Woman on the Edge of Time - Marge Piercy [167]
This was the only mental hospital she’d ever been in where doctors actually saw patients. She had no idea what went on. The first time she’d been committed, when she belived herself truly sick, she had expected treatment. A kindly gray doctor, a sort of Marcus Welby of the mind, would sit behind a desk asking her questions in a learned but soothing voice, explaining to her exactly how she had gone wrong. She would weep and understand. Confessional. Priests that healed. But all the doctor asked in the five minutes granted her had been the name of the President, the date, why she thought she was there. Then he had told her to count backward from one hundred by sevens.

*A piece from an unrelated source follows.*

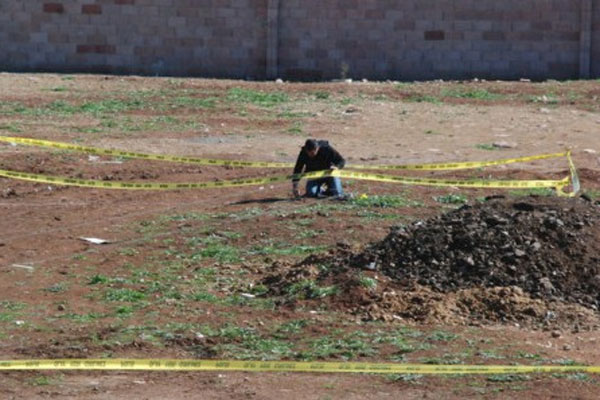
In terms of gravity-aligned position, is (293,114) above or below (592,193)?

That counting backward gave her trouble. Somehow, in changing schools from Texas to Chicago, she had missed some arithmetic. Never could she figure a tip or catch the cashier at the superette cheating her, even though she would count over her change, squinting at her palm to con the cashier into thinking she knew what was going on. Let’s see—one hundred, ninety-three, eighty-six, seventy-nine, seventy-two … A pang of fear tweaked her. Shouldn’t it have been seventy? She’d done it wrong again. Seven tens were seventy; she knew that. She had gone wrong again … .

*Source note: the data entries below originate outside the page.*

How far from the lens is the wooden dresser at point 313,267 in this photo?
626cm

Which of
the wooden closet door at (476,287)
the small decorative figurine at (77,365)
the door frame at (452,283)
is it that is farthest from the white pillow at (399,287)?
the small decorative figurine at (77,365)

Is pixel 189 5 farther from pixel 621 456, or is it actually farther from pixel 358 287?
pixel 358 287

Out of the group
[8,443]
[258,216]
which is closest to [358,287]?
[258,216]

If she could get through the locked ward door, she was convinced she could escape the hospital. A guard stood on duty in the lobby, but he hardly ever stopped people. Many outpatients came and went, and furloughs for inpatients were common. She knew she could make it, once past that ward door. But because she had run away, they watched her even more closely than the others. Whenever she loitered near the door, the attendants or the nurse would ask what she thought she was doing. She ran out of excuses. Sometimes she would hang around the nursing station making conversation with staff in order to keep an eye on the door, trying to shape a plan for getting through it, but if she looked at the door too much they got suspicious. Then she would try to redeem herself by offering to make coffee for them. The doctors had their own fancy automatic coffee machine in an alcove outside the conference room. Redding drank ten to fourteen cups a day, and the secretary Patty or one of the aides or attendants made it fresh every couple of hours. The lower staff sometimes drank the doctors’ coffee, but mostly used an electric percolator in the little kitchen. Sometimes patients were allowed to used the percolator or to drink an occasional cup of coffee in the afternoon. For Connie that made a big difference, keeping her awake enough to plot and think.
“I’m sorry you didn’t make it out,” she said to Tina as they got ready for bed.
Tina did not answer for a while. Then she said in a soft, remote voice, “My man, the only man I ever loved all the way through and through. Down to the pit of my stomach. They sent him up for thirty years. It might as well be life. Twice a year I get up to see him. Fifteen minutes through a grille. He’s getting old fast there. His hair’s coming out and his teeth … It might as well be for life!”
At bedtime, as Connie was sloshing in the murk of drugged sleep, Skip walked lightly through the rooms of the ward and paused at the foot of her bed. In death his hair had grown out and he had regained his loose-limbed grace. “Come along,” he called to her over the sleeping Tina. “Aren’t you coming? Shuffle off with me, my dearie-o! Don’t let them steal the best of you.”
What was it, her Catholic upbringing that kept her from thinking about suicide? Just as contraception had always felt more of a sin than falling into bed.